Supplied material
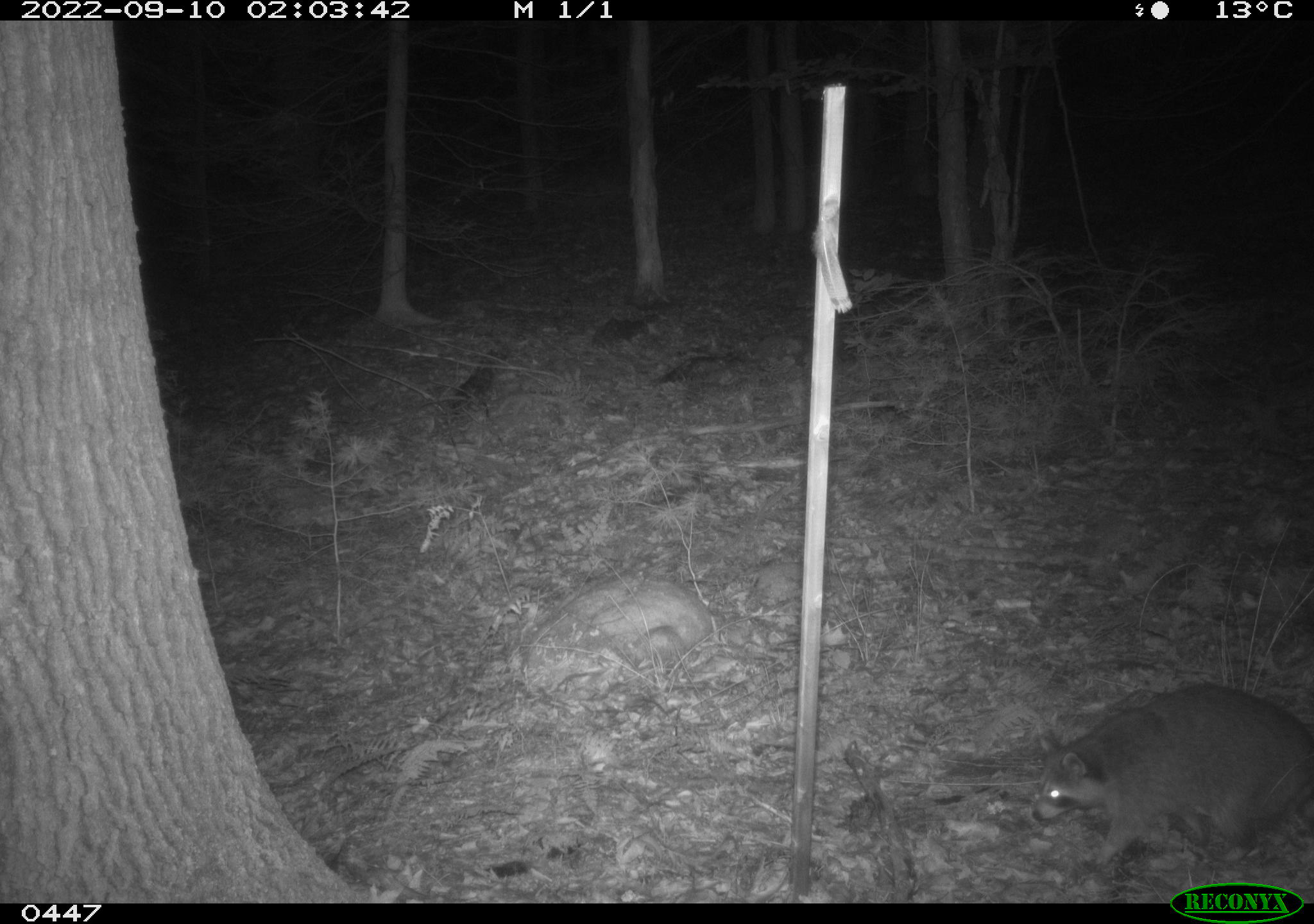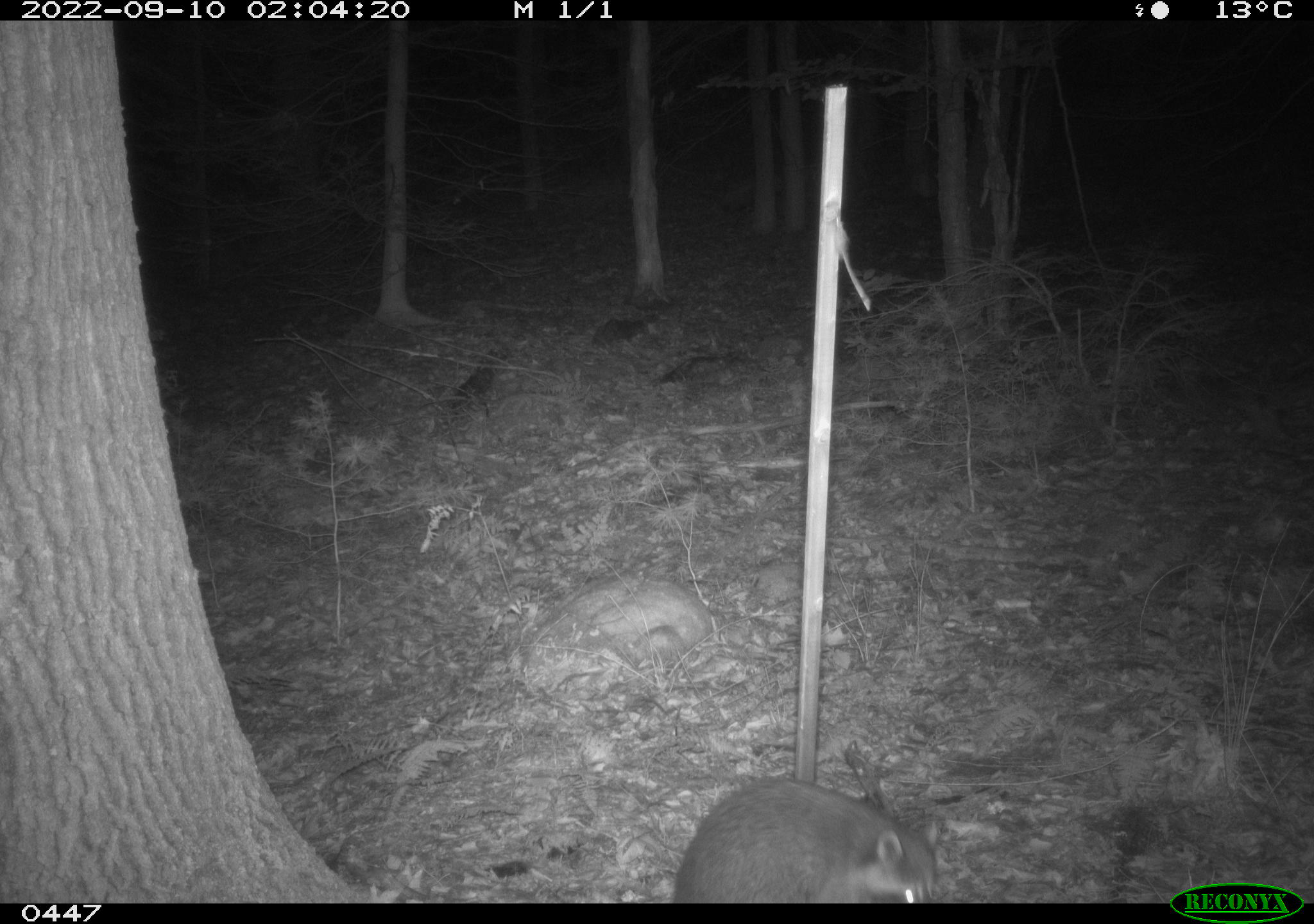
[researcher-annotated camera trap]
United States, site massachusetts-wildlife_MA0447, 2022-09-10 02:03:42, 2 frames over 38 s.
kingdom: Animalia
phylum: Chordata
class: Mammalia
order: Carnivora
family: Procyonidae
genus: Procyon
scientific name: Procyon lotor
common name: raccoon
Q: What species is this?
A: Raccoon (Procyon lotor).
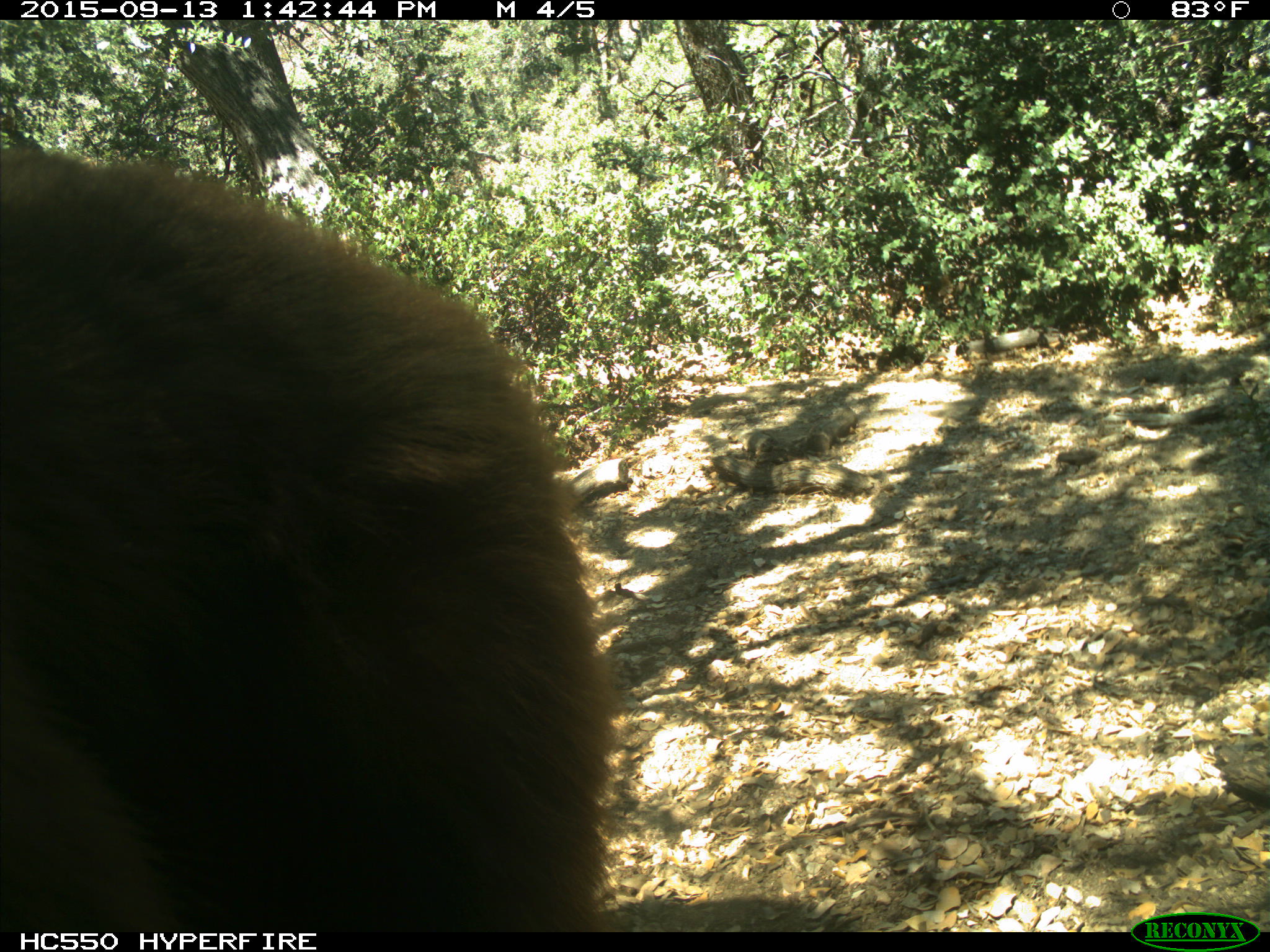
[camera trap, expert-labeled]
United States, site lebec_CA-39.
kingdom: Animalia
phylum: Chordata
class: Mammalia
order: Carnivora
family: Ursidae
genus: Ursus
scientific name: Ursus americanus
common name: american black bear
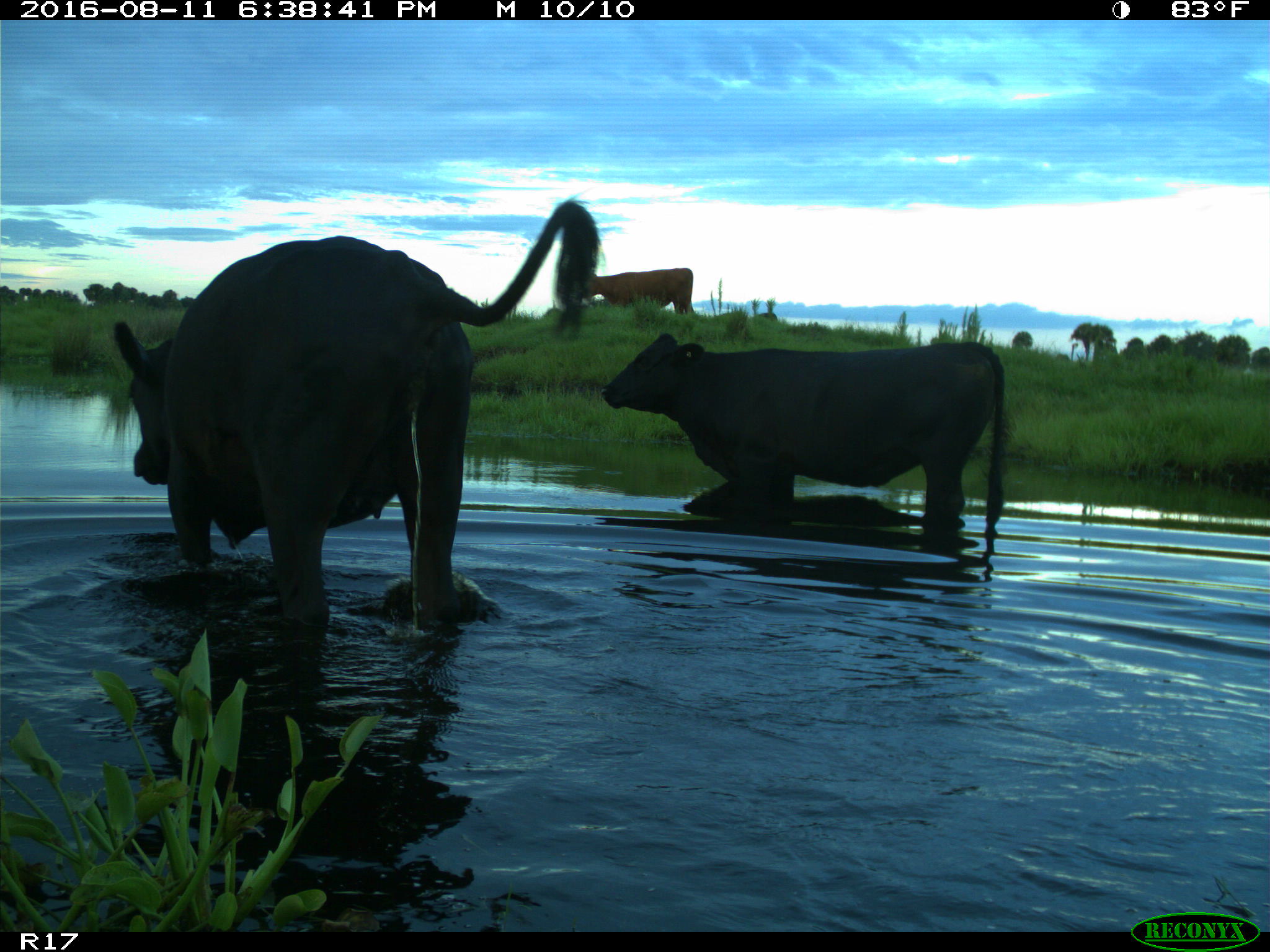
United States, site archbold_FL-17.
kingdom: Animalia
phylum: Chordata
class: Mammalia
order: Artiodactyla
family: Bovidae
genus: Bos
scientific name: Bos taurus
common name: domestic cow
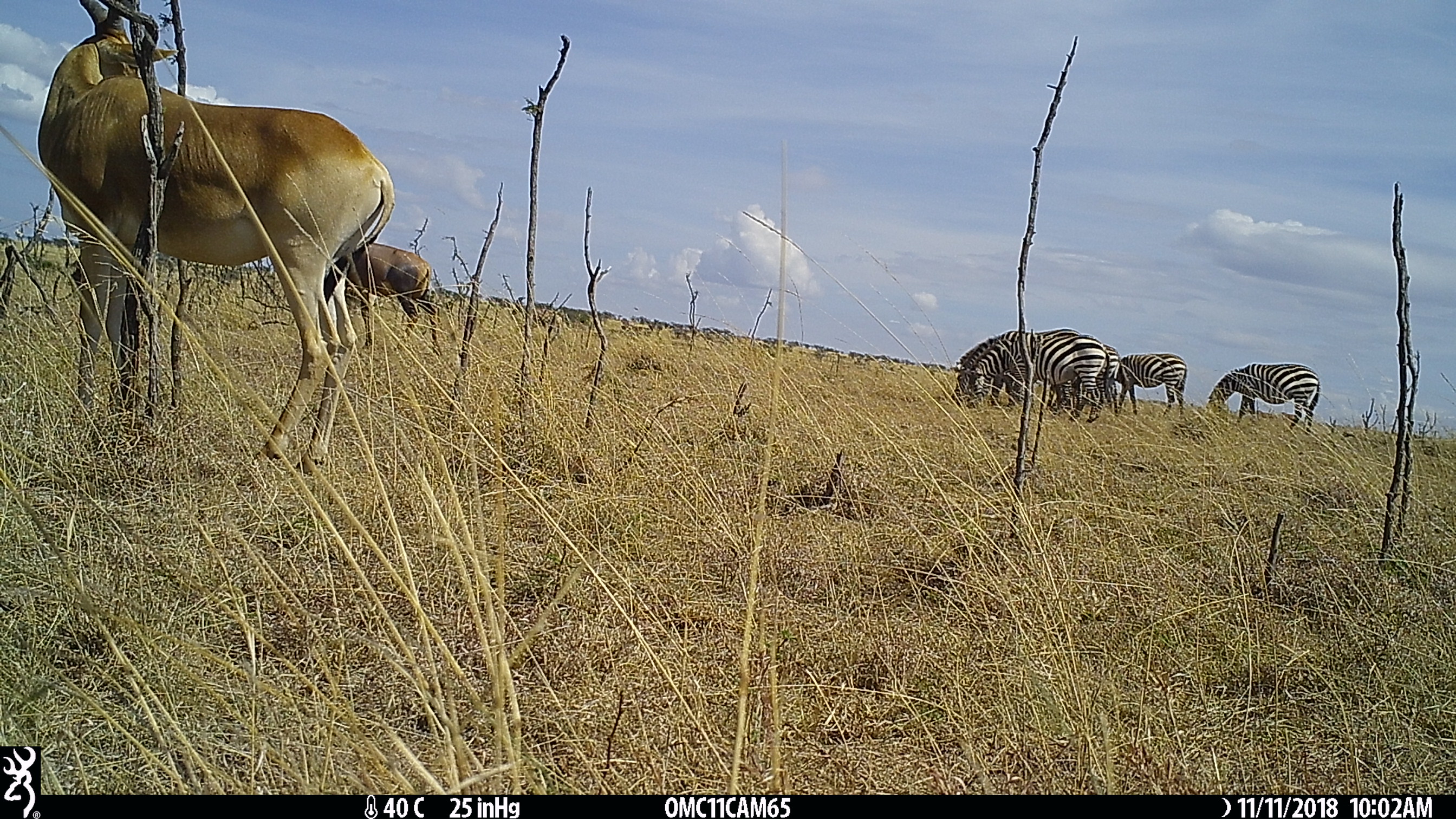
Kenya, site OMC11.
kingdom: Animalia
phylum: Chordata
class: Mammalia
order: Perissodactyla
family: Equidae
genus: Equus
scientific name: Equus quagga burchellii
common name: burchell's zebra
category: zebra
Zebra (burchell's zebra) (Equus quagga burchellii).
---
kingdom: Animalia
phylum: Chordata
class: Mammalia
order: Artiodactyla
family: Bovidae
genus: Alcelaphus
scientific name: Alcelaphus buselaphus cokii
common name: coke's hartebeest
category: hartebeest cokes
Hartebeest cokes (coke's hartebeest) (Alcelaphus buselaphus cokii).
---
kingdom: Animalia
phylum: Chordata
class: Mammalia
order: Artiodactyla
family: Bovidae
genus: Damaliscus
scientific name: Damaliscus lunatus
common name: topi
Topi (Damaliscus lunatus).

Problem
Repeat only what lies between the start of the data and the end of the line containing "genus: Equus", exactly, with pictures left out.

Answer
[researcher-annotated camera trap]
United States, site massachusetts-wildlife_MA0447, 2022-09-10 02:03:42, 2 frames over 38 s.
kingdom: Animalia
phylum: Chordata
class: Mammalia
order: Carnivora
family: Procyonidae
genus: Procyon
scientific name: Procyon lotor
common name: raccoon
Q: What species is this?
A: Raccoon (Procyon lotor).
[camera trap, expert-labeled]
United States, site lebec_CA-39.
kingdom: Animalia
phylum: Chordata
class: Mammalia
order: Carnivora
family: Ursidae
genus: Ursus
scientific name: Ursus americanus
common name: american black bear
United States, site archbold_FL-17.
kingdom: Animalia
phylum: Chordata
class: Mammalia
order: Artiodactyla
family: Bovidae
genus: Bos
scientific name: Bos taurus
common name: domestic cow
Kenya, site OMC11.
kingdom: Animalia
phylum: Chordata
class: Mammalia
order: Perissodactyla
family: Equidae
genus: Equus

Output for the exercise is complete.